Requirement:
Please return every record below exactly as it stands.

Stored data
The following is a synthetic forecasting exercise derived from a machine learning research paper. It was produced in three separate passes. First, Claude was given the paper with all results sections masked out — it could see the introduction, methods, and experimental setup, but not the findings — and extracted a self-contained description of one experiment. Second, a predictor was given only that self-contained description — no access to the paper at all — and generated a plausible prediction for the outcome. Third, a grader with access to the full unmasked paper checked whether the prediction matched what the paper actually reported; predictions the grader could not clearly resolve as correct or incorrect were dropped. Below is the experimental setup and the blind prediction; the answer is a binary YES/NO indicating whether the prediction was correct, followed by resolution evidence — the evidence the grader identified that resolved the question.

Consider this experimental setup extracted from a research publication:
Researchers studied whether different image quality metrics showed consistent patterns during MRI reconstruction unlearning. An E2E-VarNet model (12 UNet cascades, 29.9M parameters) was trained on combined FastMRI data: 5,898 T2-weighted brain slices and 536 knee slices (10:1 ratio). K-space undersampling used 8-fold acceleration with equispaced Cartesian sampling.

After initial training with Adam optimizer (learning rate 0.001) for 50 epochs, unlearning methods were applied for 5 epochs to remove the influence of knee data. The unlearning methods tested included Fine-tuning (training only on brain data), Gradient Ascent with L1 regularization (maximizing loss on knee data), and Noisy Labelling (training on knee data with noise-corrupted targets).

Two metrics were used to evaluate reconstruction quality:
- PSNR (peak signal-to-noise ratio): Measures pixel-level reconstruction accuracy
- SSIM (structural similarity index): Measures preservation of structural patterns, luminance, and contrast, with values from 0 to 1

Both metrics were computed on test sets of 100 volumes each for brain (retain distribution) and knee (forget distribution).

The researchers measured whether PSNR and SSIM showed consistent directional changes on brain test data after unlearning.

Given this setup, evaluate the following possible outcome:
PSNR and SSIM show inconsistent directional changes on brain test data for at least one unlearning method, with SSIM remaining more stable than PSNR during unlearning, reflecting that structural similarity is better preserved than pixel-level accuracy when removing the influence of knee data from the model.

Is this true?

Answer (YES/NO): NO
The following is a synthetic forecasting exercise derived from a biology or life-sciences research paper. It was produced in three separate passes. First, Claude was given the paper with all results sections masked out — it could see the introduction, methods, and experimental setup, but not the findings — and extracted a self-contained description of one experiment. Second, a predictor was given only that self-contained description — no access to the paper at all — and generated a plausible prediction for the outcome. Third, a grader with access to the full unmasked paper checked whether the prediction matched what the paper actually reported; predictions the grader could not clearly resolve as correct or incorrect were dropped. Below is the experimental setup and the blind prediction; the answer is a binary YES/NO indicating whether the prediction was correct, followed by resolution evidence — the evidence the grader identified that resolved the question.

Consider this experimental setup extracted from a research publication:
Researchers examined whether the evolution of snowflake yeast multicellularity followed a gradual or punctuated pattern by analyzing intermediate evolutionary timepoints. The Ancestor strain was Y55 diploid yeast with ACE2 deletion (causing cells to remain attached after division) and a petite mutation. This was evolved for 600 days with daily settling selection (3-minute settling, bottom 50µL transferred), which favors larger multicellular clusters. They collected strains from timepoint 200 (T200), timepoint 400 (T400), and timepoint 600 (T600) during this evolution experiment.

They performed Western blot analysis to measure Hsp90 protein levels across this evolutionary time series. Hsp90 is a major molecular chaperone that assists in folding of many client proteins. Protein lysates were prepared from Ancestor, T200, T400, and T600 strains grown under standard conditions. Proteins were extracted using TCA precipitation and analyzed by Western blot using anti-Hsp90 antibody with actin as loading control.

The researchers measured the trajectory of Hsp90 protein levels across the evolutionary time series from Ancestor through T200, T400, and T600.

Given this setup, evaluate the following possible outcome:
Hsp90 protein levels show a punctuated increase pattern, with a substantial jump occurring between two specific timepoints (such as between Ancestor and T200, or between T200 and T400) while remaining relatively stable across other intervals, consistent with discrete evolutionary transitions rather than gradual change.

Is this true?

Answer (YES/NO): NO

Your response:
The following is a synthetic forecasting exercise derived from a machine learning research paper. It was produced in three separate passes. First, Claude was given the paper with all results sections masked out — it could see the introduction, methods, and experimental setup, but not the findings — and extracted a self-contained description of one experiment. Second, a predictor was given only that self-contained description — no access to the paper at all — and generated a plausible prediction for the outcome. Third, a grader with access to the full unmasked paper checked whether the prediction matched what the paper actually reported; predictions the grader could not clearly resolve as correct or incorrect were dropped. Below is the experimental setup and the blind prediction; the answer is a binary YES/NO indicating whether the prediction was correct, followed by resolution evidence — the evidence the grader identified that resolved the question.

Consider this experimental setup extracted from a research publication:
Researchers studied whether different image quality metrics showed consistent patterns during MRI reconstruction unlearning. An E2E-VarNet model (12 UNet cascades, 29.9M parameters) was trained on combined FastMRI data: 5,898 T2-weighted brain slices and 536 knee slices (10:1 ratio). K-space undersampling used 8-fold acceleration with equispaced Cartesian sampling.

After initial training with Adam optimizer (learning rate 0.001) for 50 epochs, unlearning methods were applied for 5 epochs to remove the influence of knee data. The unlearning methods tested included Fine-tuning (training only on brain data), Gradient Ascent with L1 regularization (maximizing loss on knee data), and Noisy Labelling (training on knee data with noise-corrupted targets).

Two metrics were used to evaluate reconstruction quality:
- PSNR (peak signal-to-noise ratio): Measures pixel-level reconstruction accuracy
- SSIM (structural similarity index): Measures preservation of structural patterns, luminance, and contrast, with values from 0 to 1

Both metrics were computed on test sets of 100 volumes each for brain (retain distribution) and knee (forget distribution).

The researchers measured whether PSNR and SSIM showed consistent directional changes on brain test data after unlearning.

Given this setup, evaluate the following possible outcome:
PSNR and SSIM show inconsistent directional changes on brain test data for at least one unlearning method, with SSIM remaining more stable than PSNR during unlearning, reflecting that structural similarity is better preserved than pixel-level accuracy when removing the influence of knee data from the model.

Is this true?

Answer (YES/NO): NO
The following is a synthetic forecasting exercise derived from a biology or life-sciences research paper. It was produced in three separate passes. First, Claude was given the paper with all results sections masked out — it could see the introduction, methods, and experimental setup, but not the findings — and extracted a self-contained description of one experiment. Second, a predictor was given only that self-contained description — no access to the paper at all — and generated a plausible prediction for the outcome. Third, a grader with access to the full unmasked paper checked whether the prediction matched what the paper actually reported; predictions the grader could not clearly resolve as correct or incorrect were dropped. Below is the experimental setup and the blind prediction; the answer is a binary YES/NO indicating whether the prediction was correct, followed by resolution evidence — the evidence the grader identified that resolved the question.

Consider this experimental setup extracted from a research publication:
Researchers examined whether the evolution of snowflake yeast multicellularity followed a gradual or punctuated pattern by analyzing intermediate evolutionary timepoints. The Ancestor strain was Y55 diploid yeast with ACE2 deletion (causing cells to remain attached after division) and a petite mutation. This was evolved for 600 days with daily settling selection (3-minute settling, bottom 50µL transferred), which favors larger multicellular clusters. They collected strains from timepoint 200 (T200), timepoint 400 (T400), and timepoint 600 (T600) during this evolution experiment.

They performed Western blot analysis to measure Hsp90 protein levels across this evolutionary time series. Hsp90 is a major molecular chaperone that assists in folding of many client proteins. Protein lysates were prepared from Ancestor, T200, T400, and T600 strains grown under standard conditions. Proteins were extracted using TCA precipitation and analyzed by Western blot using anti-Hsp90 antibody with actin as loading control.

The researchers measured the trajectory of Hsp90 protein levels across the evolutionary time series from Ancestor through T200, T400, and T600.

Given this setup, evaluate the following possible outcome:
Hsp90 protein levels show a punctuated increase pattern, with a substantial jump occurring between two specific timepoints (such as between Ancestor and T200, or between T200 and T400) while remaining relatively stable across other intervals, consistent with discrete evolutionary transitions rather than gradual change.

Is this true?

Answer (YES/NO): NO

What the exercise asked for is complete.